Play (1976)
by Ntozake Shange
Directed by Tara Brooke Watkins
Sechita Choreography: Juanita Pearl; Costume Design: Athena Horton; Allison Nicole Tucker: Stage Manager
The Pariah Theatre Company
at various locations around Boston
June 19-29, 2014
With Blyss Cleveland (Lady in Gold), Shelly Greaves (Lady in Yellow), June Handy (Lady in Brown), Athena Horton (Lady in Purple), Brianna Nobles (Lady in Orange), Juanita Pearl (Lady in Blue), Michaelin Thomas (Lady in Red), Jamara London Wakefield (Lady in Green)
This work is a fusion of poetry, story and theater enacted through multiple voices but having a passionate singularity throughout.
Its narrative is heartbreaking. Story after story of betrayal, abuse, theft, neglect, irresponsibility create an impossibly dire background.
And yet, remarkably, the energy of the piece is so vivid and positive that the overall effect is redemptive.
The group of young women who collaborate on this production weave an interesting blend of voices, each of them distinctive, but which, in unison, are forceful and coherent. Their energy is wonderful, and the subtleties of movement, gesture and tone create a pervasive sense of vitality that envelops the collectively tragic narrative. The poetry, while narrating personal calamity, calls forth, as well, the New York jazz scene of the 1970s, which provides additional aesthetic solace.

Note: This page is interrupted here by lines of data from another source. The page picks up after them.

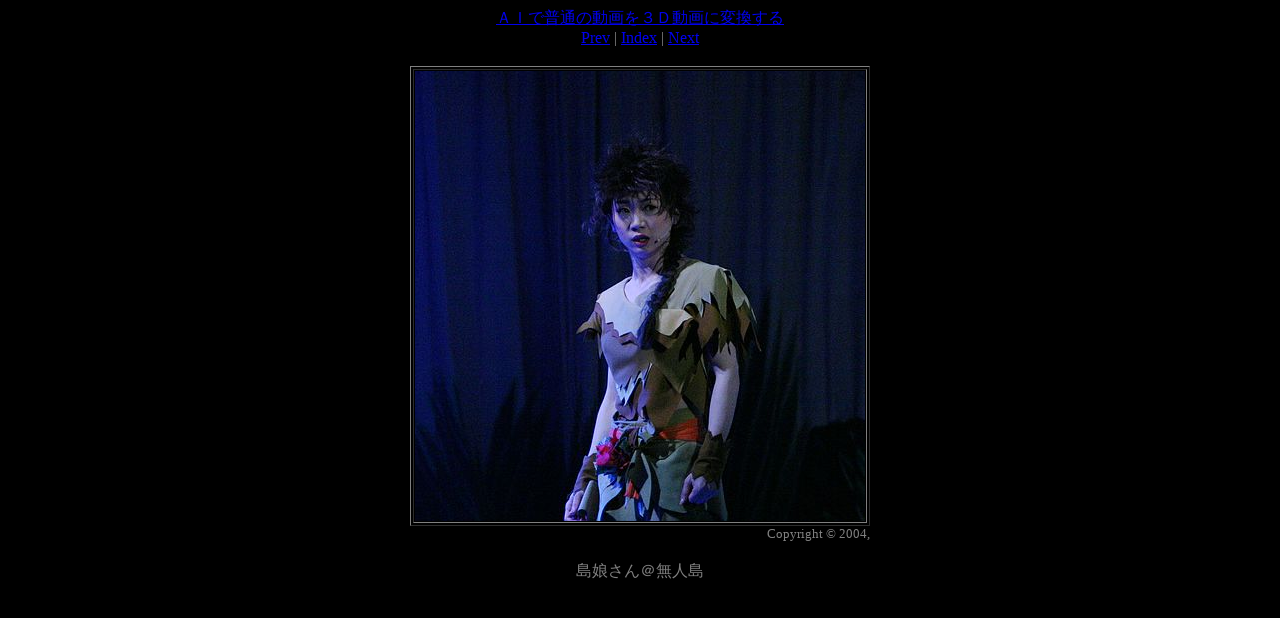

--- FILE ---
content_type: text/html; charset=X-SJIS
request_url: http://kumachan.nce.buttobi.net/photo/puro21/p21-040306-2.htm
body_size: 1383
content:
<!DOCTYPE HTML PUBLIC "-//W3C//DTD HTML 4.01 Transitional//EN">
<html>
<head>
<meta http-equiv="Content-Type" content="text/html; charset=x-sjis">
<meta name="GENERATOR" content="BreezeBrowser, www.breezesys.com">
<title>あらあら～Kitty Dream Review 2</title>
<center><a href="https://makareus.com">ＡＩで普通の動画を３Ｄ動画に変換する</a></center></head>
<body bgcolor="black" text="gray">
<center>
<a href="p21-040306-1.htm">Prev</a> | <a href="index.htm">Index</a> | <a href="p21-040306-3.htm">Next</a>
<p>
<table>
<tr>
<td align="right">
	<table border bordercolorlight="#aaaaaa">
	<tr>
	<td><font color=black><img src="p21-040306-2_std.jpg" width="450" height="450" alt=""></font></td>
	</tr>
	</table>
<font size="-1">Copyright &copy; 2004, </font>
</td></tr></table>
<p>
島娘さん＠無人島
<p>
</center>
<br /><div style="position: relative; z-index:255;"><table border="0" cellspacing="0" cellpadding="3" align="center"><tr align="center"><td align="center" nowrap="nowrap"><div id="7446ddc57a088a70df6f3e5016a28a3b" > <script type="text/javascript">  microadCompass.queue.push({   "spot": "7446ddc57a088a70df6f3e5016a28a3b",   "url": "${COMPASS_EXT_URL}",   "referrer": "${COMPASS_EXT_REF}"  }); </script></div>
</td></tr></table>
<a href="http://digitalswift.net/"><img src="http://ams.buttobi.net/pics/spacer.gif" width="1" height="1" border="0" /></a></div>
</body>
</html>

A religious note is struck at the end of the play, but it is really a capstone to the implicit sense of natural exuberance that the performers themselves evoke throughout the performance.
Much more like a series of narrative poems brought out in movement and gesture than a dramatic play, For Colored Girls… – billed quite correctly as a “choreopoem” – has particular appeal as a theatrical work that bridges these media in a unique and stimulating way.
At this performance, The Woman in Green was not able to perform, but The Woman in Gold, Blyss Cleveland, took on, at the last minute, the memorable the guy took my stuff story with confidence and aplomb.
Updated from the 1970s to include stories about AIDS infections and soldiers coming back from the war in Iraq, the play manages to keep its poetic anchor in the 1970s while expanding its range of subject-matter to include a sense of the contemporary.